Denis tenía un perrito. A veces, Tammy y yo escuchábamos a Denis y al perro aullar como locos en el jardín de atrás a las cuatro de la mañana, durante uno de los maratones alcohólicos. En estas ocasiones, Denis llegaba a beberse todo el dinero que tenía y después venía a nuestro apartamento. Escuchábamos que llamaban a la puerta y ahí estaba Denis, tambaleándose pero erguido y milagrosamente consciente.
En las manos llevaba la tostadora, el microondas o alguno de sus carteles, cualquier objeto que quisiera venderme para poder seguir bebiendo. Así le compre unas cuantas cosas, fingiendo benevolencia, pero Tammy acabo convenciéndome de que no podía seguir haciéndolo. Era algo que a ella le ponía nerviosa y que le hacía daño a Denis, por quien sentía estima. Pero por muy razonable e incluso necesaria que resultara su petición, yo me seguía viendo en una situación complicada.

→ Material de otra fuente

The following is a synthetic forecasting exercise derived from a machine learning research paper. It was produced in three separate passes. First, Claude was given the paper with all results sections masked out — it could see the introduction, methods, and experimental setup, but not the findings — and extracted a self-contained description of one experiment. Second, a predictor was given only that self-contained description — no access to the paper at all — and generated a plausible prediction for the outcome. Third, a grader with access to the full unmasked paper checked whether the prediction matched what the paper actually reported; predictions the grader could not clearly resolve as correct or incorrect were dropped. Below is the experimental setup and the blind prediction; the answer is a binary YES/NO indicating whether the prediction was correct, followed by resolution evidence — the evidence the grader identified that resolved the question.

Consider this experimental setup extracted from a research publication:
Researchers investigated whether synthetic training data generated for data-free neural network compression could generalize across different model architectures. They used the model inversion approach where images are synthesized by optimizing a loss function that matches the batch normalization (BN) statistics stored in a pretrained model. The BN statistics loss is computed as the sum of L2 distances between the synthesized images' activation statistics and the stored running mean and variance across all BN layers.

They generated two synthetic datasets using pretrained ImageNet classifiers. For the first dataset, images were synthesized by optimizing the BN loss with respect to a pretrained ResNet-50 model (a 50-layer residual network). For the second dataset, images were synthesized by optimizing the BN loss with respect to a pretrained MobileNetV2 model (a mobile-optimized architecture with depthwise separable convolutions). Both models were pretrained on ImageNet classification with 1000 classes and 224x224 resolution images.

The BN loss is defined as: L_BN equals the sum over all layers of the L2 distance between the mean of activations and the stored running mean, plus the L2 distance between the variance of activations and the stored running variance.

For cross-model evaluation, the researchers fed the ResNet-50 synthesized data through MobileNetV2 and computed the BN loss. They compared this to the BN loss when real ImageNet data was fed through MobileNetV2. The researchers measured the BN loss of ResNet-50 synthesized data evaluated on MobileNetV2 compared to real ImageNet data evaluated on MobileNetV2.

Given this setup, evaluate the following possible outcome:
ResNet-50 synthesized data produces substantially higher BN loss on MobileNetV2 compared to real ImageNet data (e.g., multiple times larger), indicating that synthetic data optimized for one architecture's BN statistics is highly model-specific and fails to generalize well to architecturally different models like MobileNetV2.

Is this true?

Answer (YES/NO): YES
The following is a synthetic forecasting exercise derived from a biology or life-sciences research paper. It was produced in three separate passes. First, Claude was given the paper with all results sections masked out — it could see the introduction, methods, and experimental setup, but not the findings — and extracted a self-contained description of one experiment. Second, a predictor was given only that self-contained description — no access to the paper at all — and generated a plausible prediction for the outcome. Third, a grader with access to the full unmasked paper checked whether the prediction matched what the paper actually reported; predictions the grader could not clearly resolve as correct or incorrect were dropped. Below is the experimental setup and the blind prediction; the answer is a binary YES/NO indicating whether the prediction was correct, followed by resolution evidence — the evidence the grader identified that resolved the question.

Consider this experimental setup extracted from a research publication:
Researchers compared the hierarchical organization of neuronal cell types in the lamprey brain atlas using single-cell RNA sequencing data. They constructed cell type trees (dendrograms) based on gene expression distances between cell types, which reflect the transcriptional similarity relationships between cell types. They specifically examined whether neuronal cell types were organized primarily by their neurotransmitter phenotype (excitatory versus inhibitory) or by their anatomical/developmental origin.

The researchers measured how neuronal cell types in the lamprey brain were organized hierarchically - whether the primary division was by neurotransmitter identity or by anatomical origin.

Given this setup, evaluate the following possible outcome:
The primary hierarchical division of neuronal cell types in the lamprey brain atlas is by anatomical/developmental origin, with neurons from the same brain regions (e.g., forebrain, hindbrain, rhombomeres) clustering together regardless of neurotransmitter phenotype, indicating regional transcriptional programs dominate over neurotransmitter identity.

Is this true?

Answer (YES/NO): YES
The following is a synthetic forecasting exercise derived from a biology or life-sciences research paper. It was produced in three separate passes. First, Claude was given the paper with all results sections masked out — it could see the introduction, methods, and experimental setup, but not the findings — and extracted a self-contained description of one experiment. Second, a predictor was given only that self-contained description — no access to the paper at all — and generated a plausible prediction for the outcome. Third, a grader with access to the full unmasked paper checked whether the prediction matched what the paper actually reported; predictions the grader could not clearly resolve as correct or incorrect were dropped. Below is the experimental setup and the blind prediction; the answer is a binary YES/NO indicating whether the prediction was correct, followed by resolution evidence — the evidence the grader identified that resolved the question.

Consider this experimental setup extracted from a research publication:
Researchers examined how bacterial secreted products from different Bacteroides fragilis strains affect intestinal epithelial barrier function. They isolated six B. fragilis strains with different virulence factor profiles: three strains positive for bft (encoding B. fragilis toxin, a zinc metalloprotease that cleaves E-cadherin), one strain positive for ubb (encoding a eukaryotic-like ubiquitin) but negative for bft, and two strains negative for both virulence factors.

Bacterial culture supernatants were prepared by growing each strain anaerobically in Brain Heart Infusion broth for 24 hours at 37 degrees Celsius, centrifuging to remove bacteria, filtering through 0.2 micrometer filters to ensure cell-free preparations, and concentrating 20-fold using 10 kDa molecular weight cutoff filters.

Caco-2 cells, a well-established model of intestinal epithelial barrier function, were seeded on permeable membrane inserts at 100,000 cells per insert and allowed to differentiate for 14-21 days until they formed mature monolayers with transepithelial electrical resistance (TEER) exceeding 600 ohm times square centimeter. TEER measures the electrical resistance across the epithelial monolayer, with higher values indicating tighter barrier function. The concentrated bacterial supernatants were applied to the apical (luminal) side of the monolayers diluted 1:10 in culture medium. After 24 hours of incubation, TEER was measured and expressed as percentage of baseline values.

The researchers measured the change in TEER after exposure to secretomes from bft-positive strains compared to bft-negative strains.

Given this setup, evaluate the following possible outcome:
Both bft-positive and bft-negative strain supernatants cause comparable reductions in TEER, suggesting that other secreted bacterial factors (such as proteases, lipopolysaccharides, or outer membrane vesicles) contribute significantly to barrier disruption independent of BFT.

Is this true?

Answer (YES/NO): NO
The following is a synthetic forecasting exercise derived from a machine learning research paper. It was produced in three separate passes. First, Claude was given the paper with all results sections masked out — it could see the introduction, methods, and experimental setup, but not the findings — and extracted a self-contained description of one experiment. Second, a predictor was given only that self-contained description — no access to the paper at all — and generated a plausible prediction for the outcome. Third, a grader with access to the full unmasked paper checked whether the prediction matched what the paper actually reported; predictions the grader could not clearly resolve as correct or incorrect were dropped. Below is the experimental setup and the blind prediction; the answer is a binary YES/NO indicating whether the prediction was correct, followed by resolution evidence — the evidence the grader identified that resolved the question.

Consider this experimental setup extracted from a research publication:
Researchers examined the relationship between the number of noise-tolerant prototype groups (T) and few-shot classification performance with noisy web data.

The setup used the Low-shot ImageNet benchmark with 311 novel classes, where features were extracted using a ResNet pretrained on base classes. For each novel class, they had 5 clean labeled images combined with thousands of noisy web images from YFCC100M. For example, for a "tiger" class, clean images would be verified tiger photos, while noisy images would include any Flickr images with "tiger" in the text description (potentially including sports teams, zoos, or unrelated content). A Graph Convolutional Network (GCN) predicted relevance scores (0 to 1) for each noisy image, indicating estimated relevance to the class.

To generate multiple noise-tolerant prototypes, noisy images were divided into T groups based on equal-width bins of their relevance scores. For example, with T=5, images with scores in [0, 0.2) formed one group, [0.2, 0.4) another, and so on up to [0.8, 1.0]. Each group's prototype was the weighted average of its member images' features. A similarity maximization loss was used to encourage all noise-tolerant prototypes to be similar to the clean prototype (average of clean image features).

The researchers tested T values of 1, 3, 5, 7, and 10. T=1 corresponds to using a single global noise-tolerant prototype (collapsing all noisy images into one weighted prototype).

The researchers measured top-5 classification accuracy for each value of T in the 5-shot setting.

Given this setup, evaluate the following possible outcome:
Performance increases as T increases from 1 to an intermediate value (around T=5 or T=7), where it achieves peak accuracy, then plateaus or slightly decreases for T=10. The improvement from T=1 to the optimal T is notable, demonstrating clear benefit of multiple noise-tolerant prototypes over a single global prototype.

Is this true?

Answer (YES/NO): NO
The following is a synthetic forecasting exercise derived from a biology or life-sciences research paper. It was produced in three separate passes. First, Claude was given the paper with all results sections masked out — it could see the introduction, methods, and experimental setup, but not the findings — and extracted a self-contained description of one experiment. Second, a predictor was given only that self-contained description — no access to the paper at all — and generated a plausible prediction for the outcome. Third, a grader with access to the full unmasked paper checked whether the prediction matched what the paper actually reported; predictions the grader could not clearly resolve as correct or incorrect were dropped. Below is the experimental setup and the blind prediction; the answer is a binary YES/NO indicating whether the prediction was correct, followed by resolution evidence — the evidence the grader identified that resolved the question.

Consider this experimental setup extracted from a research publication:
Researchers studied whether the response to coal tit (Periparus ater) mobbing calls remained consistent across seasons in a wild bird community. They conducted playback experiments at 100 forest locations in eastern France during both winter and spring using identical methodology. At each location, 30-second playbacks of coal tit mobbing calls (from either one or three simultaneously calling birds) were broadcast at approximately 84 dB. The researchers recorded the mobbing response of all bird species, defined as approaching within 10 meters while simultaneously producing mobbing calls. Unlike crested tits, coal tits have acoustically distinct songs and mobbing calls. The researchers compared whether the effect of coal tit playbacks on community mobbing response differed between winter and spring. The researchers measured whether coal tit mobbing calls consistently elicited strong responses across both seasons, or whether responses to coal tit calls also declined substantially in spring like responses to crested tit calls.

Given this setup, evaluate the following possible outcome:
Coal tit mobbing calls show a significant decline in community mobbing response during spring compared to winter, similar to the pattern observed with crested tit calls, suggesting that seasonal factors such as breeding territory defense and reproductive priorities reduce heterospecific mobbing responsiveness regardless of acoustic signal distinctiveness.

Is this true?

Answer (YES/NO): NO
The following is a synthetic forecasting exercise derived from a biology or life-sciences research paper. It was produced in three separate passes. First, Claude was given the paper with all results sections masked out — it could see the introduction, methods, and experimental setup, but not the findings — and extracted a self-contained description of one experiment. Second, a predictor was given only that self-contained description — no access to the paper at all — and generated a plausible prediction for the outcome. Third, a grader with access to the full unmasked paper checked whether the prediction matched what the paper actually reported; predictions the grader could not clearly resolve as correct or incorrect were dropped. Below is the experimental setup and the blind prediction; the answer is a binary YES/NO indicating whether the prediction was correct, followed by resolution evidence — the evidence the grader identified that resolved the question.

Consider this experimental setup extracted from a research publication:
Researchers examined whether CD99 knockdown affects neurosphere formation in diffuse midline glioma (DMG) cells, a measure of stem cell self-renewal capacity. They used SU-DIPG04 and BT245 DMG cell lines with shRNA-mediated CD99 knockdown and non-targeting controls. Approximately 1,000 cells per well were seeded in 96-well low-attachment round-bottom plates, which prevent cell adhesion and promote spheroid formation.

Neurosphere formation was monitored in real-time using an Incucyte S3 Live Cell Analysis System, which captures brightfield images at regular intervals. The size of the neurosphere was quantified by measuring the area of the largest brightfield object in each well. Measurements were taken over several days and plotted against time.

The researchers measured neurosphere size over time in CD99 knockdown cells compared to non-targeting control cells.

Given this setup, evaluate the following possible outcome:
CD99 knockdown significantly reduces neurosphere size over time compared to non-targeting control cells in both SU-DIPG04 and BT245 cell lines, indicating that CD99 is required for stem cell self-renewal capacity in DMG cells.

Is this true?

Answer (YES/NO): YES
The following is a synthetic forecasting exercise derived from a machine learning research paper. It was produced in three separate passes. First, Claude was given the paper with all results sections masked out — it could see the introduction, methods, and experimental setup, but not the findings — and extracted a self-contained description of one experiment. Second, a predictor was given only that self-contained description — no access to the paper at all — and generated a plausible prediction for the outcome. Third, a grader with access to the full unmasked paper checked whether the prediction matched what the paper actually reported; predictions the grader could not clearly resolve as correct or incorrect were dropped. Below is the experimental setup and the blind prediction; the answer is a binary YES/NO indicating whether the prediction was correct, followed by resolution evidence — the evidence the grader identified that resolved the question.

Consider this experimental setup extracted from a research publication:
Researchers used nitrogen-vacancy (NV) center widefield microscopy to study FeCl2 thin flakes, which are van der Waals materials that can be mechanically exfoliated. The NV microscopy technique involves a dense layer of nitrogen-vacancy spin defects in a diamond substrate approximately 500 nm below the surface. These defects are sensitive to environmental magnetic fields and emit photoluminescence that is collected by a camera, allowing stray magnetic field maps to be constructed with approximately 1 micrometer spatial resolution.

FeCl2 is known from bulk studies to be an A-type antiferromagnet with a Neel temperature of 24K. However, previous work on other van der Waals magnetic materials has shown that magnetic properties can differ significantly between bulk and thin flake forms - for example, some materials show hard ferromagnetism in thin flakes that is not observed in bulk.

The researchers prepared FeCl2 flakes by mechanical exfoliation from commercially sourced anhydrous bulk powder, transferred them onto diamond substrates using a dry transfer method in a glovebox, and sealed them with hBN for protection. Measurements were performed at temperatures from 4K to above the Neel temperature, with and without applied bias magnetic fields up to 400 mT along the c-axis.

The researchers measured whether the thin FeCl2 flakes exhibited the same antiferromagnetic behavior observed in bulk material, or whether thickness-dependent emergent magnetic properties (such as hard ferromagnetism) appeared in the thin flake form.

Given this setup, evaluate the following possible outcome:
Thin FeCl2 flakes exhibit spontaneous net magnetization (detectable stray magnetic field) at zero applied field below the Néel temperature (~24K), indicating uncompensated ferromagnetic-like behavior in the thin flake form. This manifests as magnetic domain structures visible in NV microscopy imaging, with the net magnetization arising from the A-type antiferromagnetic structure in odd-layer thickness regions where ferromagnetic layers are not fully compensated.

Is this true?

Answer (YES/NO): NO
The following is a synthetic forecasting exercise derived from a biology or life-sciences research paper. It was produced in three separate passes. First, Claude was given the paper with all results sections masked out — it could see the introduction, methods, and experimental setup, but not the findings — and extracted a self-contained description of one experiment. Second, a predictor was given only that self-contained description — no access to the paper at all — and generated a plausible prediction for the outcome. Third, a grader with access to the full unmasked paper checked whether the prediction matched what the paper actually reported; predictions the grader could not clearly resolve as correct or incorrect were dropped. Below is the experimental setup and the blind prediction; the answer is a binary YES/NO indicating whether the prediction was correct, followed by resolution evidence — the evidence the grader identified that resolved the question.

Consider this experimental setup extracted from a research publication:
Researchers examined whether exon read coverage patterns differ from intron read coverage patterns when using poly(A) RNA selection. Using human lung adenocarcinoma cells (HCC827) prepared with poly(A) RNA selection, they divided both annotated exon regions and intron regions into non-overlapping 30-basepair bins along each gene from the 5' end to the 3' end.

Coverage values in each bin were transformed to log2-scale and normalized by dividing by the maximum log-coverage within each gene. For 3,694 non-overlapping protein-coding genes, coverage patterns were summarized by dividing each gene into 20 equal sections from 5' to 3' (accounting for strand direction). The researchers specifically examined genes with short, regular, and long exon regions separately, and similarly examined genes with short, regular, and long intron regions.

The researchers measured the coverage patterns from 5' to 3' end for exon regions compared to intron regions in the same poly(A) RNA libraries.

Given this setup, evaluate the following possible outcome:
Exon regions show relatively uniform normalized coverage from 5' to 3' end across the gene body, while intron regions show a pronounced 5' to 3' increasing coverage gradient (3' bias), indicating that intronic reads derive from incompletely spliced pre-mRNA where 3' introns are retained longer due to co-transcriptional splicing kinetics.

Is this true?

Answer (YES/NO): NO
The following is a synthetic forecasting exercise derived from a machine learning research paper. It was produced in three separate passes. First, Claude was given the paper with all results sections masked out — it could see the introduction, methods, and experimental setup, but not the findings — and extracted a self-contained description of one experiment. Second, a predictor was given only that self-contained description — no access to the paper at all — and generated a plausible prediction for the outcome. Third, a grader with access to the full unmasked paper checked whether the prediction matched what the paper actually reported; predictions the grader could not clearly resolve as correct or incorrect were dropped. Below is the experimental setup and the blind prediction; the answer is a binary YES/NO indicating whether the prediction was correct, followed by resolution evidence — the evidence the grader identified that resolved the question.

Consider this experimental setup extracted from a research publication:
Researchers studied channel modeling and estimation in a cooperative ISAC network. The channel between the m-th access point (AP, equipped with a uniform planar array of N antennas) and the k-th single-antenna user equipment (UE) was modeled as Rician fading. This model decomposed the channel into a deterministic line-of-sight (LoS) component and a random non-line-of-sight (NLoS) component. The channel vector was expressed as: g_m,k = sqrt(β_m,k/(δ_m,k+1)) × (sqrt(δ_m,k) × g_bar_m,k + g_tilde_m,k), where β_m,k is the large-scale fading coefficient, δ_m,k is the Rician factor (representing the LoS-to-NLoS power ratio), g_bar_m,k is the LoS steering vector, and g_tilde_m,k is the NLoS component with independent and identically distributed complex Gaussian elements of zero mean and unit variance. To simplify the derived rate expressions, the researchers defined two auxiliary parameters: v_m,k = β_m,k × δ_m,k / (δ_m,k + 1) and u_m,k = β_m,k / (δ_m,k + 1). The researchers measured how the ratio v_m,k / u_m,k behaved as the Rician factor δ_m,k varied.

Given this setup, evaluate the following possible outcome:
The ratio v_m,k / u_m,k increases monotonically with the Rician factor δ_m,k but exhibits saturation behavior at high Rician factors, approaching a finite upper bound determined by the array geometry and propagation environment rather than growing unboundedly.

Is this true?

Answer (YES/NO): NO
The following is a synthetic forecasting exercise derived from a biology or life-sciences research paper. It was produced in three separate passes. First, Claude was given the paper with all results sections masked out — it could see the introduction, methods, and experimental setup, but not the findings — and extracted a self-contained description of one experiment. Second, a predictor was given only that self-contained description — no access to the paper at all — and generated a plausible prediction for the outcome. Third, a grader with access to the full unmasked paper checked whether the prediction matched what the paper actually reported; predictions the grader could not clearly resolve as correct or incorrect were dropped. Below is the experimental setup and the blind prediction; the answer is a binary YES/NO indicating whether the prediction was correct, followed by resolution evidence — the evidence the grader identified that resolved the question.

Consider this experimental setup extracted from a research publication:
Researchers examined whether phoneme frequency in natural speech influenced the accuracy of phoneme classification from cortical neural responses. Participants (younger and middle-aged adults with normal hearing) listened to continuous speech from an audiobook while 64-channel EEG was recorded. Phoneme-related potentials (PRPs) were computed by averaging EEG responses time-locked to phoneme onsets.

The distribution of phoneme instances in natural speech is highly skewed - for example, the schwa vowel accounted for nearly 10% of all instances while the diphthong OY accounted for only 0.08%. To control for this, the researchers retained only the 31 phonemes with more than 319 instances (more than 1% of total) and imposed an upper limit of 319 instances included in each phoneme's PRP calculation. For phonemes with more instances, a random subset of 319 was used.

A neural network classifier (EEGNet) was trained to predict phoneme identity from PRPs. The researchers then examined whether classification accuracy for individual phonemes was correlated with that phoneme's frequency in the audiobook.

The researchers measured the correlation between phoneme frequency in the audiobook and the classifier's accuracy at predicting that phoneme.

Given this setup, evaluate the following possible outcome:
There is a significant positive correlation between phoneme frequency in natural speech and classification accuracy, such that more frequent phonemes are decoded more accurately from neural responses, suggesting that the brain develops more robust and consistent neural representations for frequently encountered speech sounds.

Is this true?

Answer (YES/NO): NO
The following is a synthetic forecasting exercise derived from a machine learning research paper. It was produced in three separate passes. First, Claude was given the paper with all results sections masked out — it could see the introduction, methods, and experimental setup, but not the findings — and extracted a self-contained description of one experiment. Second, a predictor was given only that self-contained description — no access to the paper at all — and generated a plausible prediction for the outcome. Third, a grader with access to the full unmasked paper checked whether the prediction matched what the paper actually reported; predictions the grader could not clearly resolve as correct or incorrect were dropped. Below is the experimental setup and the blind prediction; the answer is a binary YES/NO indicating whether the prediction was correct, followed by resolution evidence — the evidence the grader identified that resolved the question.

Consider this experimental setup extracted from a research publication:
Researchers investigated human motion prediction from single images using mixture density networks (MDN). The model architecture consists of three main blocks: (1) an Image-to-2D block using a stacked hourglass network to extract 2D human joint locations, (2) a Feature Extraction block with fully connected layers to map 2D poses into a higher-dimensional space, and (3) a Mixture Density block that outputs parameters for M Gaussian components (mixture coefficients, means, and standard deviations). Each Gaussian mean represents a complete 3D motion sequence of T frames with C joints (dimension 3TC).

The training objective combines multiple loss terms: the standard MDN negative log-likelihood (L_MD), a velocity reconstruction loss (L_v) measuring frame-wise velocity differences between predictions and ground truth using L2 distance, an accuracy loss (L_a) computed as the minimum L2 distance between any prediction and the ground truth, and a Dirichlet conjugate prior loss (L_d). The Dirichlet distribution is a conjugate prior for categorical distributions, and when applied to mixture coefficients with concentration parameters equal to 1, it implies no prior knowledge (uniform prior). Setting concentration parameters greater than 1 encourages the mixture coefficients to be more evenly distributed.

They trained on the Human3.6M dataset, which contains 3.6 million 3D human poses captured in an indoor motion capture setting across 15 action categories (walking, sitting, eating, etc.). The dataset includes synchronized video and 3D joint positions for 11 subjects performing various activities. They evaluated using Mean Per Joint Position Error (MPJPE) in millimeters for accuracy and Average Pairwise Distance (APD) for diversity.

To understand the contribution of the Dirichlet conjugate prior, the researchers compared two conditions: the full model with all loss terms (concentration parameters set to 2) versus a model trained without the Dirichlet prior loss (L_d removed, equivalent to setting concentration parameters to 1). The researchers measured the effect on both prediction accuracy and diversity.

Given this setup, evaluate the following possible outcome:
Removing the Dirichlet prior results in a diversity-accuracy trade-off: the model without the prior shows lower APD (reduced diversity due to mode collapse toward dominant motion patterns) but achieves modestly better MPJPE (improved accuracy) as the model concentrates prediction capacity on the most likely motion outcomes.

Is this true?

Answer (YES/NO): NO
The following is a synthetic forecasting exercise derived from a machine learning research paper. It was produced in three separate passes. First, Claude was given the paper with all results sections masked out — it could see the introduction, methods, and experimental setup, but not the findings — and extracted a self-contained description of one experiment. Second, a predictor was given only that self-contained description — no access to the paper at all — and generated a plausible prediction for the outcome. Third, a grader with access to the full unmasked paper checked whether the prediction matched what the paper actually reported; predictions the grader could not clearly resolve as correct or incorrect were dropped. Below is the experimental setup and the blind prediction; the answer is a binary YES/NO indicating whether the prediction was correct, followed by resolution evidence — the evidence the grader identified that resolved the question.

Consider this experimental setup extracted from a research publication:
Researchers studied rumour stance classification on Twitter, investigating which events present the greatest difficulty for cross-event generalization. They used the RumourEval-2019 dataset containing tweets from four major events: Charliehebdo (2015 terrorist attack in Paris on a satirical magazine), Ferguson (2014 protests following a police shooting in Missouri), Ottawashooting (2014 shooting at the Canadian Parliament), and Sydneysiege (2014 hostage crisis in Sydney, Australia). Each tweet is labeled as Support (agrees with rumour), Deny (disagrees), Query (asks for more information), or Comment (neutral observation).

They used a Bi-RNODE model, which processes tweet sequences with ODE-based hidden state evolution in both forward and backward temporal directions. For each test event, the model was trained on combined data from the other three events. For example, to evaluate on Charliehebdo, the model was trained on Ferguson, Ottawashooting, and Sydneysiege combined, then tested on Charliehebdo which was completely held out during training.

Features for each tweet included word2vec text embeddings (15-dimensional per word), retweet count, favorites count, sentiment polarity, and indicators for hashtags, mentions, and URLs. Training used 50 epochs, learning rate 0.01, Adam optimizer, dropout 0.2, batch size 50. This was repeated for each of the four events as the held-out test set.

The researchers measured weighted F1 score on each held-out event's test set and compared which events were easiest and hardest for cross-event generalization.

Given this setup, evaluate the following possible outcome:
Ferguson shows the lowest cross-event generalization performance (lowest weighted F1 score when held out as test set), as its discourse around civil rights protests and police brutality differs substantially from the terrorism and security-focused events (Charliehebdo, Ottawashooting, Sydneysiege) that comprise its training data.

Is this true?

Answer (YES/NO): NO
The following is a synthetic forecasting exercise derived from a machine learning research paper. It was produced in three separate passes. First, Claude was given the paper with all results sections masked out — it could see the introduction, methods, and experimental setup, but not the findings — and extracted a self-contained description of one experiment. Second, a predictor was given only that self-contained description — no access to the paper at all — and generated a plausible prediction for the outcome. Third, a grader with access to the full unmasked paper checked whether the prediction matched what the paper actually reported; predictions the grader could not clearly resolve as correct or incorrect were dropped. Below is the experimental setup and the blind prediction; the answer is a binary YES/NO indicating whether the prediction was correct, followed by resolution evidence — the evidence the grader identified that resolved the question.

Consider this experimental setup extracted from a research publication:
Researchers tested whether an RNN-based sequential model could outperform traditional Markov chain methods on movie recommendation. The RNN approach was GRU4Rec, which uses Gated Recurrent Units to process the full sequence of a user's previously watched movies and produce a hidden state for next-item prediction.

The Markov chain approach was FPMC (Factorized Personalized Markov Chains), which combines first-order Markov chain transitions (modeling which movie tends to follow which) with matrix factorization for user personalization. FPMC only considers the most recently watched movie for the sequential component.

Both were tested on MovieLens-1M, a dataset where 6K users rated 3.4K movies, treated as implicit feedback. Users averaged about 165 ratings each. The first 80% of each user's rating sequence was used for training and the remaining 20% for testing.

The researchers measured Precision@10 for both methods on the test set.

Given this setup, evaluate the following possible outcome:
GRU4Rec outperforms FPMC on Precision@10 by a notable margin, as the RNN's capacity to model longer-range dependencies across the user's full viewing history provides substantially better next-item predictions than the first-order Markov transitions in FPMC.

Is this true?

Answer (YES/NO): YES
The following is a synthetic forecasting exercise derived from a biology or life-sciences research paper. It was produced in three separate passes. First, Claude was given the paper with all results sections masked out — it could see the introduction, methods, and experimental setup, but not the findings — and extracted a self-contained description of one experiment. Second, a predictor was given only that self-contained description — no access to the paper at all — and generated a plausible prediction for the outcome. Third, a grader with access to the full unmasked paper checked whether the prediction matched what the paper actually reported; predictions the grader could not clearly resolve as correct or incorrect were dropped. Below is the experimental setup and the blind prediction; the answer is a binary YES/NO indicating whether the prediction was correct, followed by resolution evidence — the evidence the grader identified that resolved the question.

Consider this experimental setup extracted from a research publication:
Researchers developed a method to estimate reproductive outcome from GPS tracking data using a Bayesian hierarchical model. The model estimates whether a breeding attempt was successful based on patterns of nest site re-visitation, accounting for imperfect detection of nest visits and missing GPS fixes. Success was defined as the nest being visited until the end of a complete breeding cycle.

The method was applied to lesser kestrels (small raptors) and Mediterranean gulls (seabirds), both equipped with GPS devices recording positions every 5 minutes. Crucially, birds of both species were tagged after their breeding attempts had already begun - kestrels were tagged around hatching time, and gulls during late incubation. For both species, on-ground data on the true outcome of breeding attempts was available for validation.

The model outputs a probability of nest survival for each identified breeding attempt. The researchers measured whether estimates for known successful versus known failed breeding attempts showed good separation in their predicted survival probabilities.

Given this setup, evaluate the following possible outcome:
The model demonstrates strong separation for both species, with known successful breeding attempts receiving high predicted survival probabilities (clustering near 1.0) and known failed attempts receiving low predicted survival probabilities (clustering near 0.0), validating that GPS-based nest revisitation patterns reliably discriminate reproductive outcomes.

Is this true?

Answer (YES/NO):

¿Qué le puedes decir a un antiguo líder motero de temperamento violento y en avanzado estado de embriaguez cuando te intenta vender su microondas con un inglés precario a las dos de la mañana en la puerta de tu casa? Era una pregunta aún más difícil que la de la paciente interna o el paranoico con ganas de despellejar gente. Pero la respuesta era la misma: la verdad. Pero más te valía saber que narices era la verdad.
Poco después de haber hablado con mi mujer, Denis volvió a llamar a nuestra puerta. Me lanzo una mirada directa y escéptica con los ojos entreabiertos, característica de alguien acostumbrado a beber mucho y que se ha metido en problemas unas cuantas veces. Una mirada así significa: <<Demuestra que no has hecho nada>>. Oscilando ligeramente de un lado a otro, me pregunto de manera educada si estaba interesado en comprarle la tostadora. Me saque de encima todas las motivaciones de dominación típicas de los primates y toda superioridad moral y dije, de la forma más directa y cuidadosa que pude, que no. No estaba de broma. En ese momento no era un joven instruido, anglófono y privilegiado en plena ascensión social y él tampoco era un motero expresidiario de Quebec con un nivel de alcohol en sangre de más de 2,00. No, éramos dos hombres de buena voluntad intentándonos ayudar, poniendo ambos de nuestra parte para hacer lo correcto. Le dije que me había dicho que estaba intentando dejar de beber y que no sería bueno para el que le diera más dinero. Le dije que Tammy, a quien el respetaba, se ponía nerviosa cuando venía tan tarde a intentar vendernos cosas.
Durante quince segundos me fulmino con la mirada sin decir una palabra. Fue un intervalo de tiempo más que suficiente. Sabía que estaba buscando la mas mínima expresión que me traicionara y mostrase sarcasmo, engaño, desprecio o autocomplacencia. Pero lo había sopesado muy bien y durante mucho tiempo, así que solo dije cosas de las que estaba convencido. Había elegido con mucho cuidado las palabras que iba a pronunciar, en lo que había sido una autentica travesía por zonas pantanosas tratando de seguir un sendero de piedra medio sumergido en la ciénaga. Denis se giró y se fue. Y es más, a pesar de su nivel de alcoholismo profesional, recordaría nuestra conversación. Nunca volvió a intentar venderme nada y nuestra relación- que, teniendo en cuenta la distancia cultural que existía entre ambos, era buena- se hizo aún más sólida.
Ir a lo fácil o decir la verdad no son solamente dos opciones distintas. Son dos caminos diferentes que atraviesan la vida. Son dos formas totalmente distintas de existir.